La présente décision est exécutoire à titre provisoire, conformément à l’article 514 du code de procédure civile.
PAR CES MOTIFS
Le juge des contentieux de la protection du Tribunal de proximité statuant par mise à disposition au greffe, par jugement réputé contradictoire et en premier ressort,
REJETTE toutes demandes autre, plus ample ou contraire ;
CONSTATE que Monsieur [Z] [X] est occupant sans droit ni titre du logement à usage d’habitation n° 030613 maison mitoyenne de type 2 situé [Adresse 4] dont est propriétaire la S.A. D’HLM DOMIAL ;
CONSTATE que l’entrée dans les lieux s’est opérée par manœuvres ;
ORDONNE l’expulsion sans délai de M. [Z] [X] ainsi que tous occupants de son chef du logement à usage d’habitation n° 030613 maison mitoyenne de type 2 situé [Adresse 4] ;
CONSTATE que le délai de deux mois prévu à l’article L.412-1 du code des procédures civiles d’exécution ne s’applique pas ;
CONDAMNE M. [Z] [X] à verser à la S.A. [Adresse 11] une indemnité mensuelle d’occupation à compter du 10 octobre 2024 et jusqu’à la date de la libération définitive des lieux et la restitution des clés ;
FIXE cette indemnité mensuelle d’occupation au montant du loyer et des charges, calculés tels que si le contrat s’était poursuivi en ce compris les révisions, réajustements et décompte définitif de charges avec les intérêts légaux à compter du 1er jour du mois suivant le mois au cours de laquelle cette indemnité était exigible.
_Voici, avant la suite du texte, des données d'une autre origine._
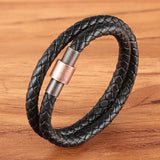 XQNI Hand Made Bracelet Double Layer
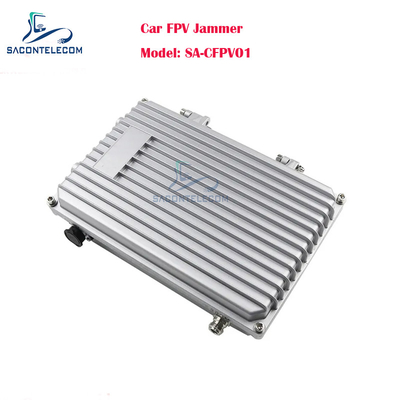 1 バンド 50w 車両搭載 FPV ドローン信号妨害器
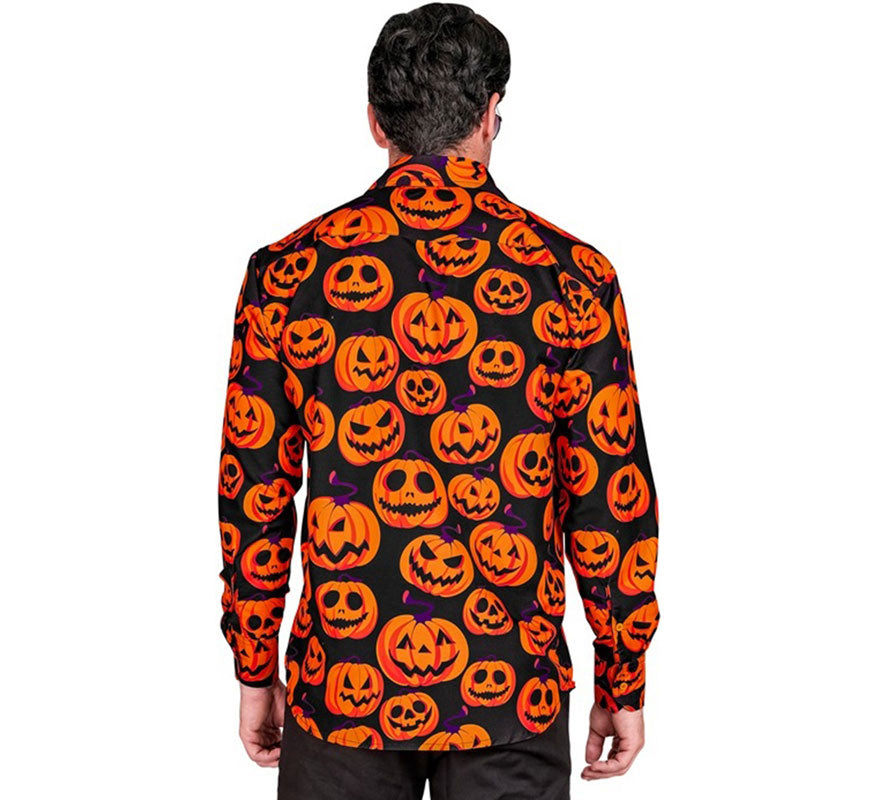 Camisa de Calabazas para hombre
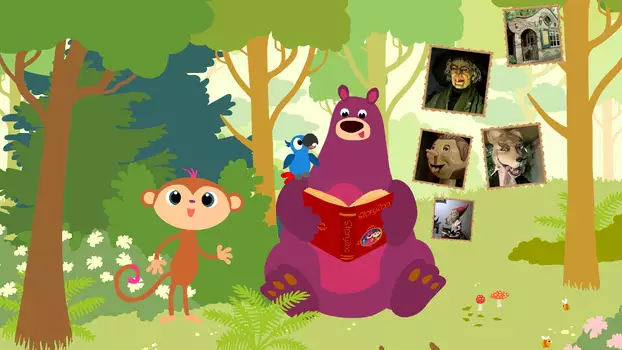 StoryZoo op avontuur in het Sprookjesbos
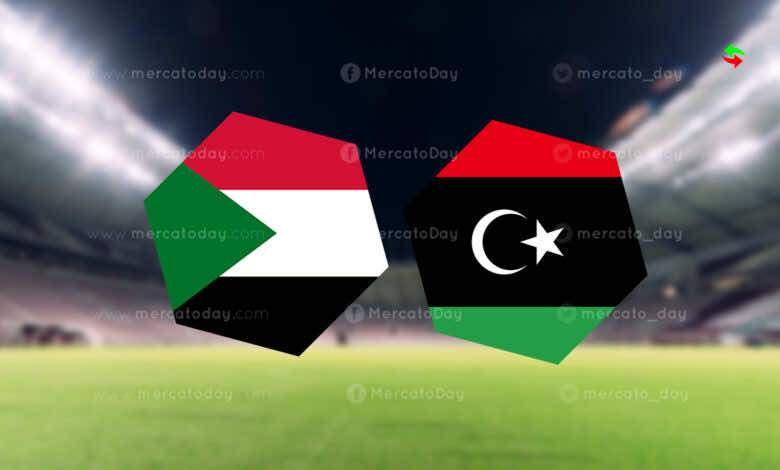 موعد مباراة السودان وليبيا في كأس العرب 2021 والقنوات الناقلة
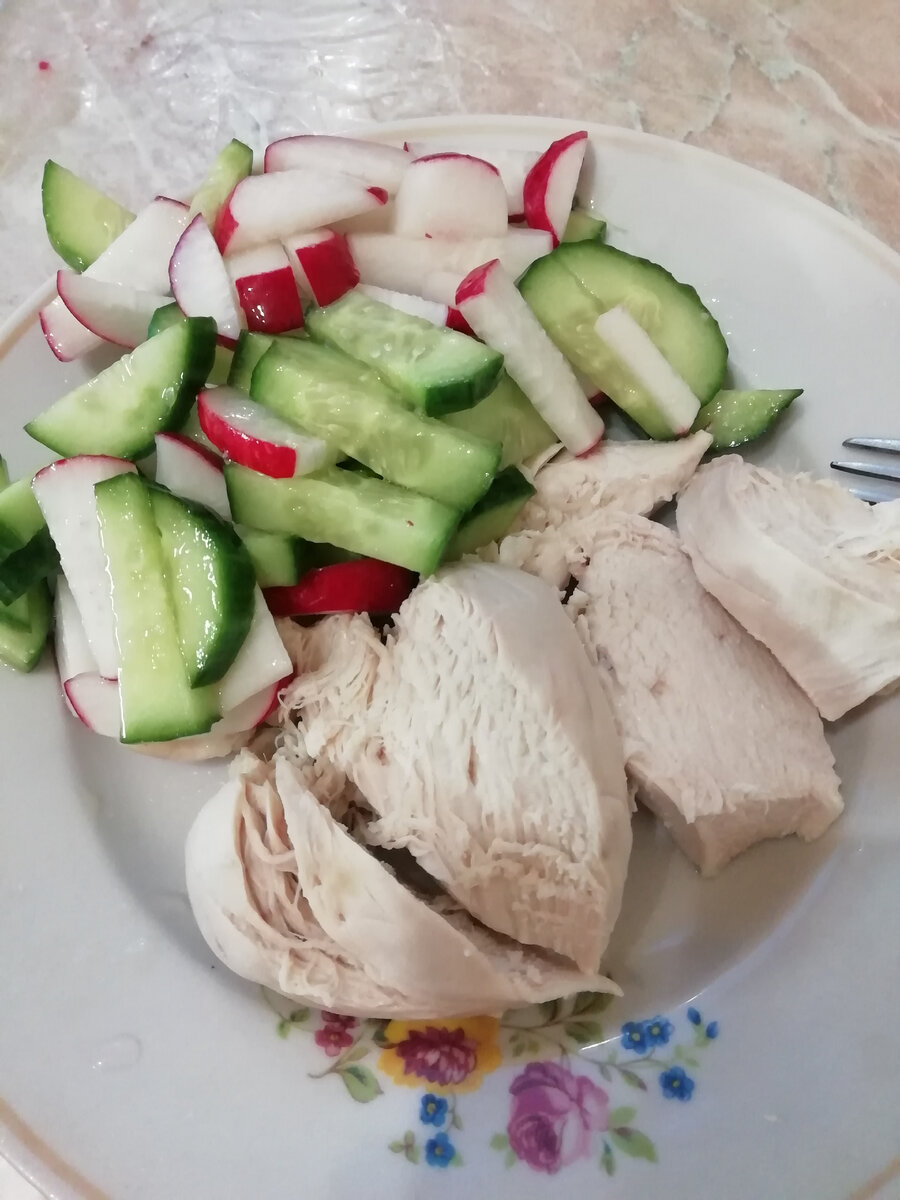 Сытно и вкусно
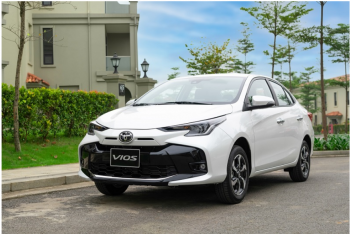 Điểm mạnh của Toyota Vios 2024: Mua xe lần đầu, nên mua bản nào phù hợp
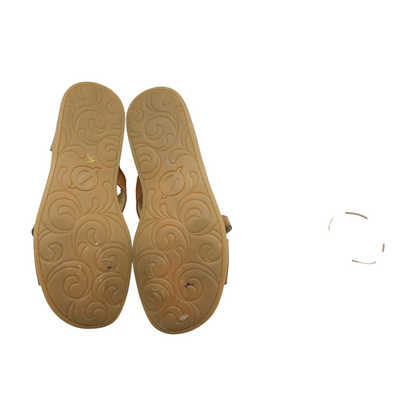 Brown Sandals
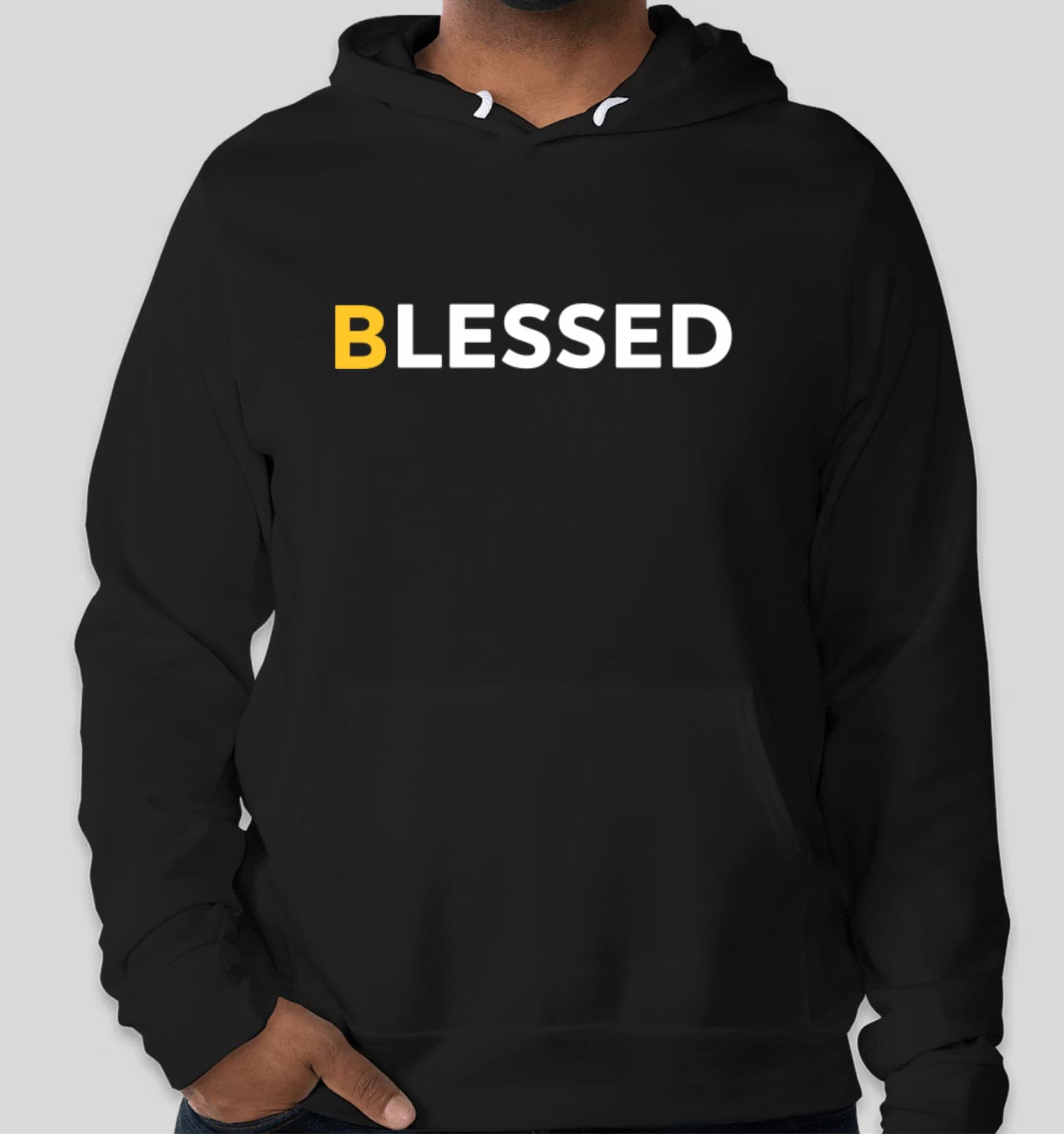 Blessed Hoodie - Essential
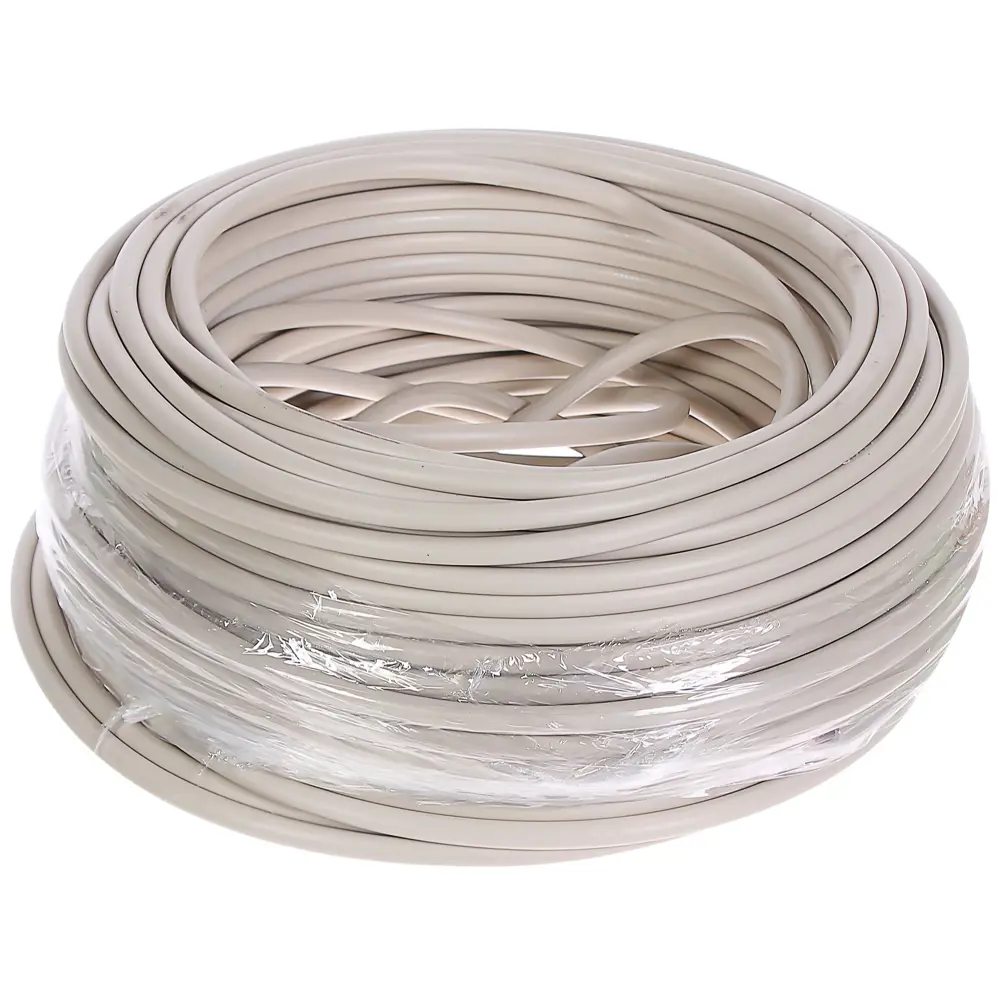Кабель Electraline NYM 2х1.5, 50 м, ГОСТ 82035014 STLM-2083042  - Вид №1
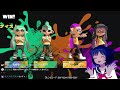 【視聴者参加型】スプラトゥーン３とゴッドフィールド（ゴッフィー）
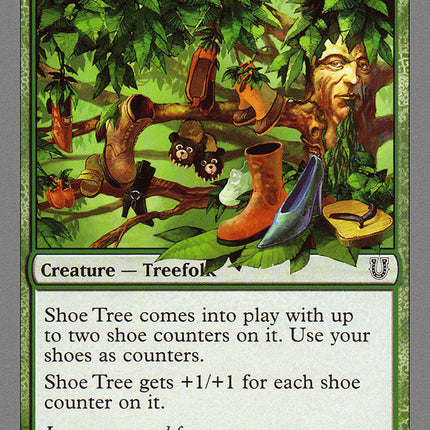 Shoe Tree [Unhinged]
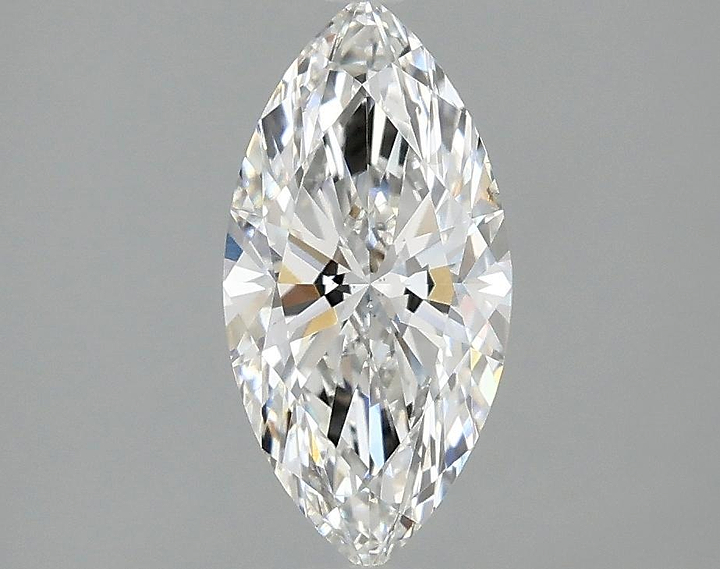 1.27 Carat Marquise Shaped Ideal Cut VS2 IGI Certified Lab Grown Diamond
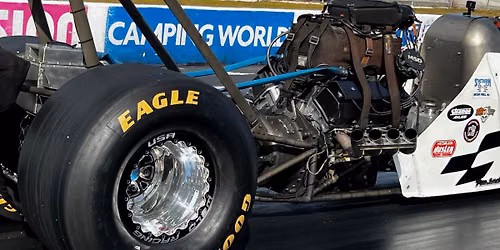 Alcohol Dragster - Bradenton, FL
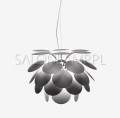 Lampa wisząca Discoco35 szary.jpg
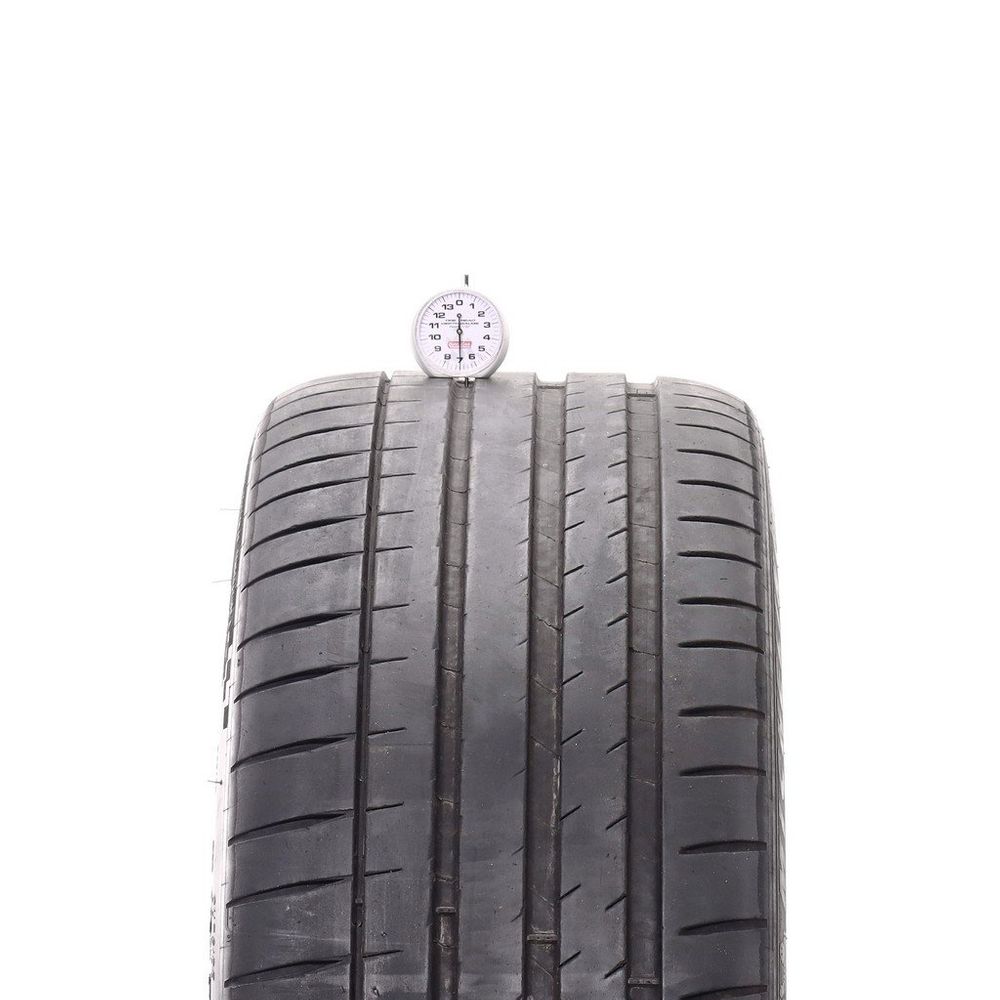 Set of (2) Used 265/35ZR22 Michelin Pilot Sport 4 S 102Y - 6-7/32 - Image 5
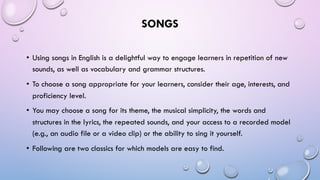 Teaching English Pronunciation to Adult Beginners | PDF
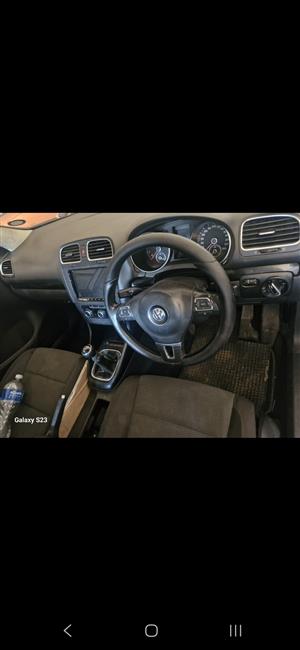 VW GOLF 6 TSI 2010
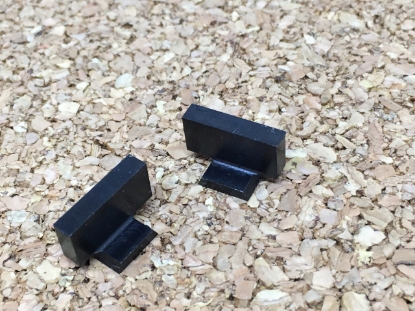 Picture of HD-012 Front Sight Blank, Std. Novak Pattern - TEMP Out of Stock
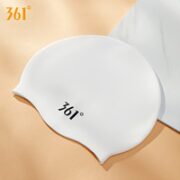 361° 硅胶泳帽 多色可选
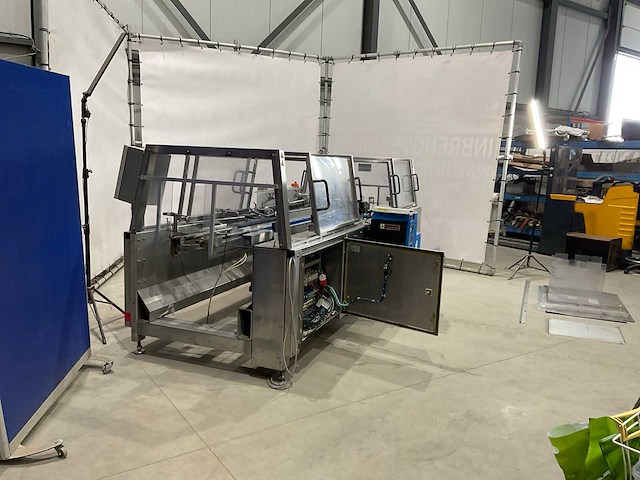 Sprinter - s 600 - dekselsluitmachine - afbeelding 20 van  25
CONDAMNE M. [Z] [X] à verser la S.A. D’HLM DOMIAL la somme de 860,54 € pour la période d’occupation du 10 octobre 2024 au 7 janvier 2025 au titre de l’indemnité d’occupation hors charges.
CONDAMNE M. [Z] [X] aux dépens ;
CONDAMNE M. [Z] [X] à verser la S.A. [Adresse 11] la somme de 1 500 € en application de l’article 700 du code de procédure civile.
RAPPELLE que le présent jugement est de plein droit exécutoire à titre provisoire ;
DIT que copie de la présente décision sera communiquée par les soins du greffe au représentant de l’État dans le département, en application de l’article R. 412-2 du code des procédures civiles d’exécution.
Ainsi jugé et prononcé les jour, mois et an susdits par la mise à disposition de la décision au greffe.